Padecía hipermnesia, pero a su alrededor todos se referían a su condición como “El mal de Funes”, por aquel personaje de Borges que podía recordarlo todo. Al contrario que Ireneo Funes, que había adquirido su don (o maldición, según se mire) a raíz de un accidente, poseía aquella asombrosa memoria desde el instante mismo en que había abierto los ojos al mundo, siendo su primer recuerdo el congestionado y sudoroso rostro de su madre. Así que, para él, recordar todo, en sus infinitos matices cualitativos y temporales, era una habilidad casi prosaica. No obstante, para el resto del mundo, él era un prodigio.

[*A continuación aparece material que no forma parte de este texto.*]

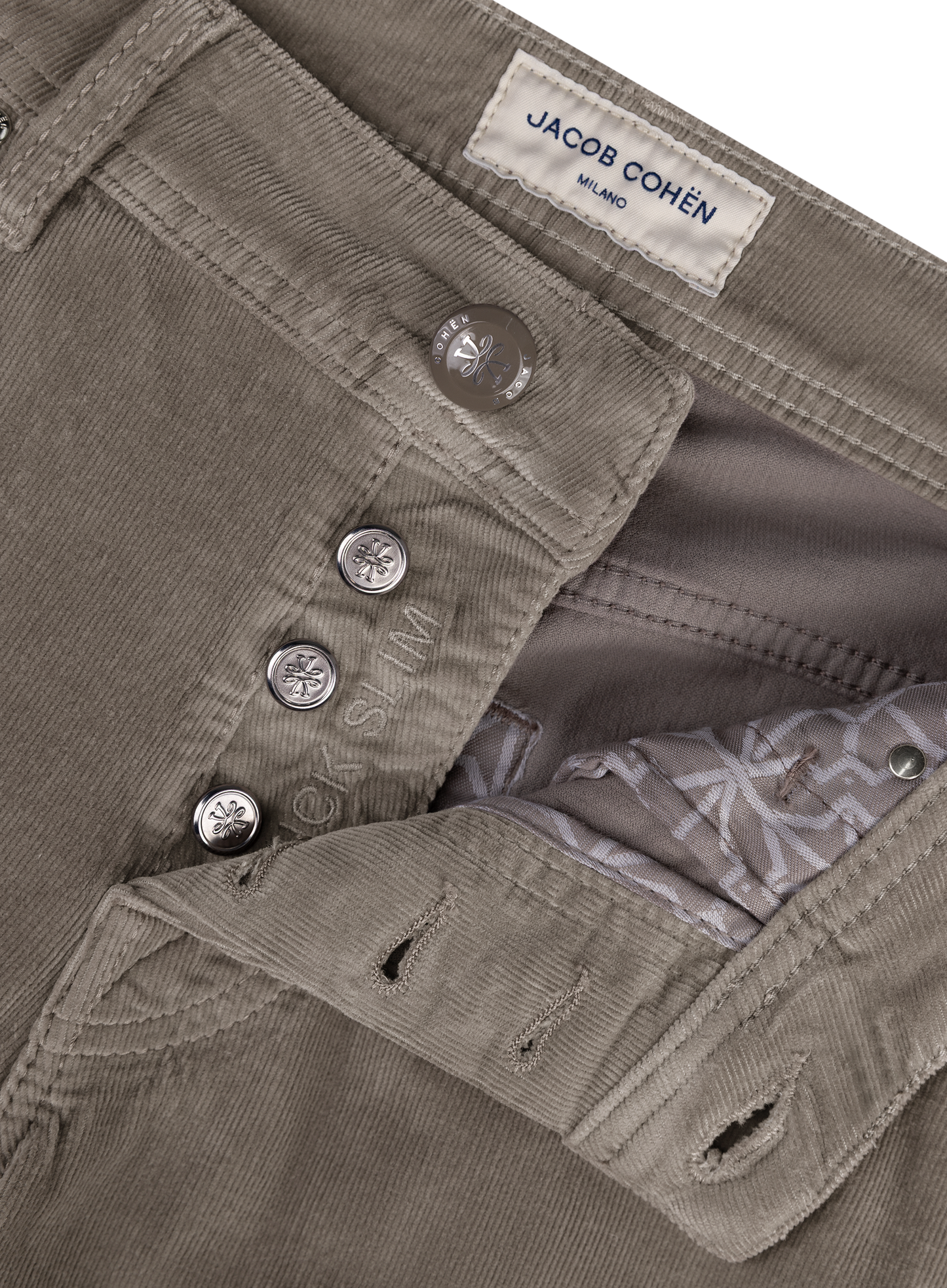 Corduroy Nick slim-fit jeans | FULL_WIDTH | TAUPE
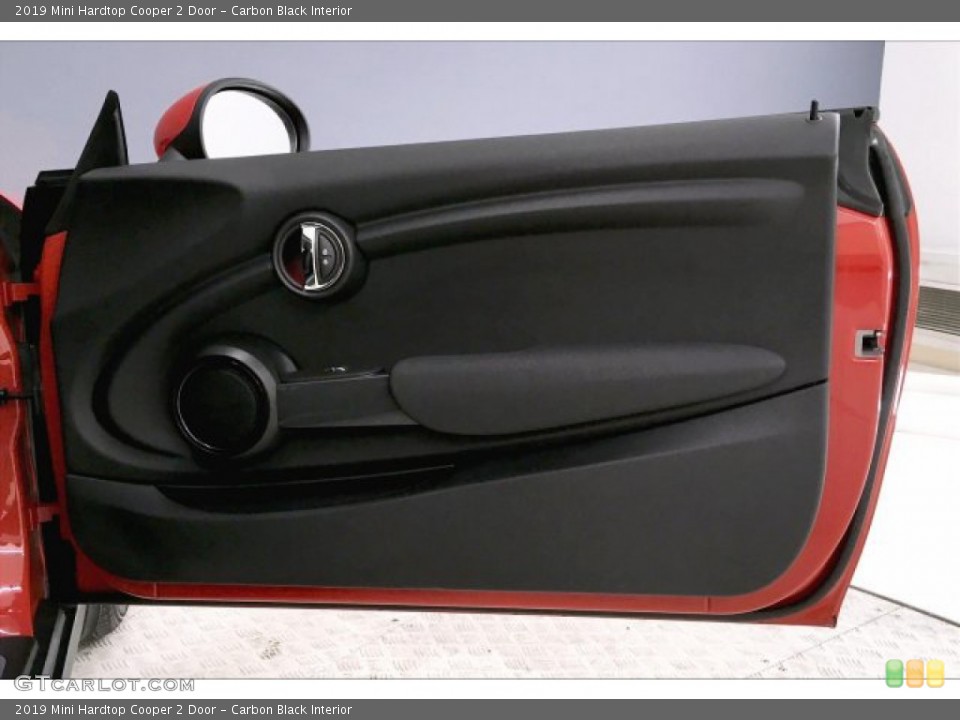 Carbon Black Interior Door Panel for the 2019 Mini Hardtop Cooper 2 Door #135749457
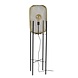 Lucide Lucide MESH - Vloerlamp - Ø 35 cm - 1xE27 - Mat Goud / Messing Lucide Lucide MESH - Vloerlamp - Ø 35 cm - 1xE27 - Mat Goud / Messing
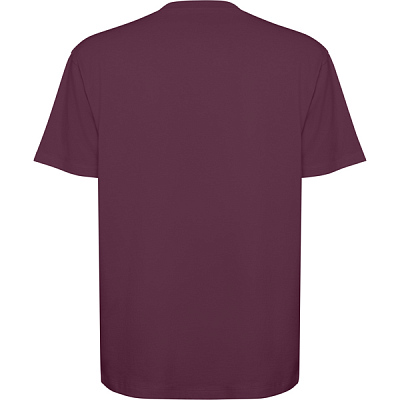 Футболка оверсайз BULL, СЛИВОВО-КРАСНЫЙ 3XL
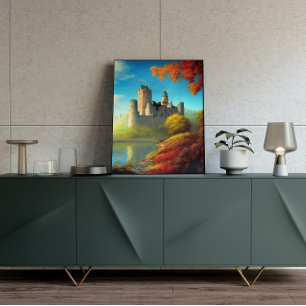 Poster d'Imaginaire numérique de château #13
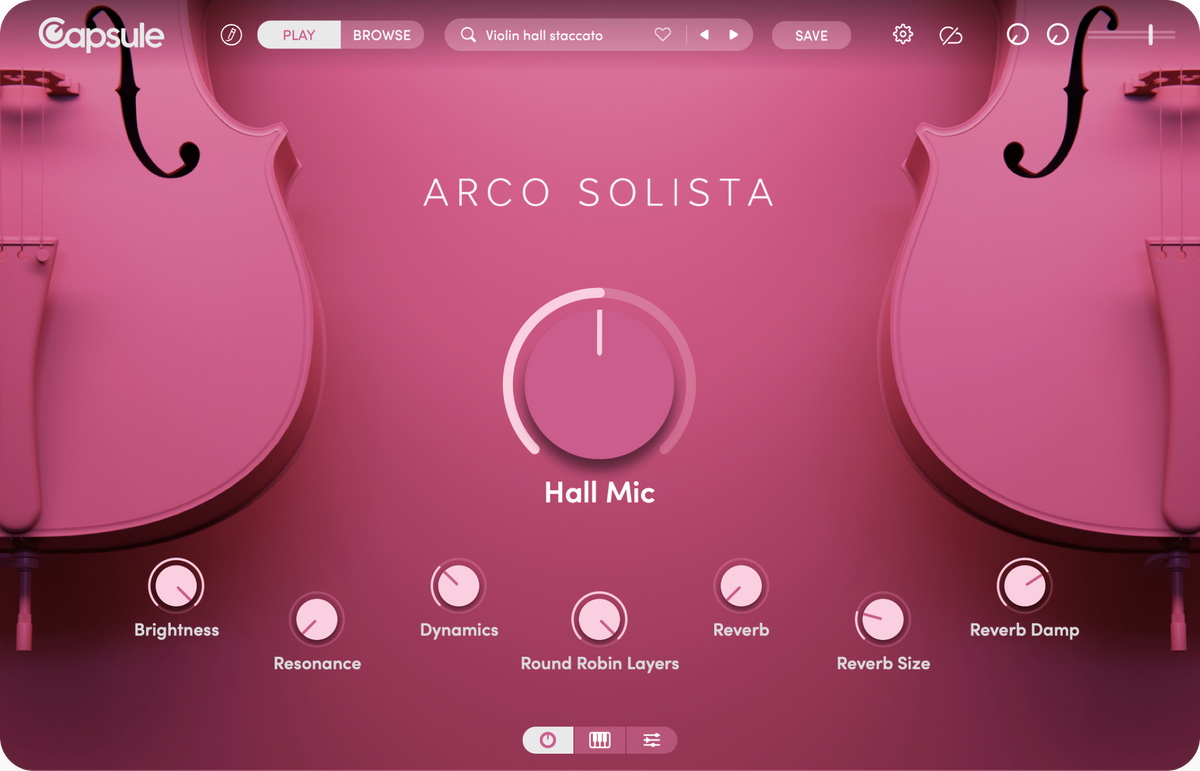 Capsule Arco Solista — Capsule Audio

Supo aprovechar aquella cualidad extraordinaria desde pequeño y, siendo ya adulto, tomó el camino fácil y decidió enriquecerse con lucrativos espectáculos en los que desplegaba sus dones con la afectación y teatralidad de un diestro mago. Pero tras años de rodar por el mundo, determinó que había llegado el momento de dejar de ser un fenómeno de feria. Consagró su talento a una misión mucho más edificante: ayudar a la policía a resolver asesinatos. Lo hizo de nuevo por notoriedad, y no tanto por altruismo, pero a ojos del mundo, además de un prodigio, también era un héroe. Y aquella fama le permitió conocer y enamorar a su adorada Beatriz, aquel ser celestial que cada mañana, antes de marcharse a trabajar, observaba detenidamente, memorizando, incluso, cada uno de sus cabellos.
Así lo hizo de nuevo aquella mañana, guardando todos aquellos nuevos recuerdos en un rincón privilegiado de su memoria. Y se dirigió a un callejón de Calle Daneri, cerca de su casa, donde habían hallado el cadáver de un hombre gravemente desfigurado. Los policías permanecían en silencio, fascinados ante su peculiar protocolo en la escena del crimen, donde se movía como un zahorí en busca de pistas, almacenando cualquier objeto o singularidad que le pudiera ayudar, más tarde, a resolver el caso. Encontraron la cartera del tipo enganchada dentro de un bolsillo empapado de sangre y su documento de identidad les facilitó su dirección: se llamaba Juan Dahlmann y vivía en Calle Sur, 23.
Al entrar en su piso, su mente entró en efervescencia, ya que el rostro en una fotografía, el del supuesto Juan Dahlmann, le llevó a una tarde de hacía dos meses en la que, al volver a casa, se había topado con aquel tipo en la entrada de su edificio. Aquel breve encuentro no le había pasado desapercibido y aquella coincidencia le estremeció. Pero fue aquel cabello, al pie de la cama, lo que hizo que, tras 32 años de existencia, maldijera su don. Había visto aquel cabello el 24 de agosto a las 8:32 en la preciosa cabeza de Beatriz. Recordó entonces, con intensa claridad, que esa misma mañana, al salir de la habitación, había visto, reflejado en el espejo de pie, el rostro de Beatriz, que dormía plácidamente con una sonrisa sutil y maliciosa en los labios. Ella lo sabía. Sabía que la amaba demasiado. Y que nunca la delataría.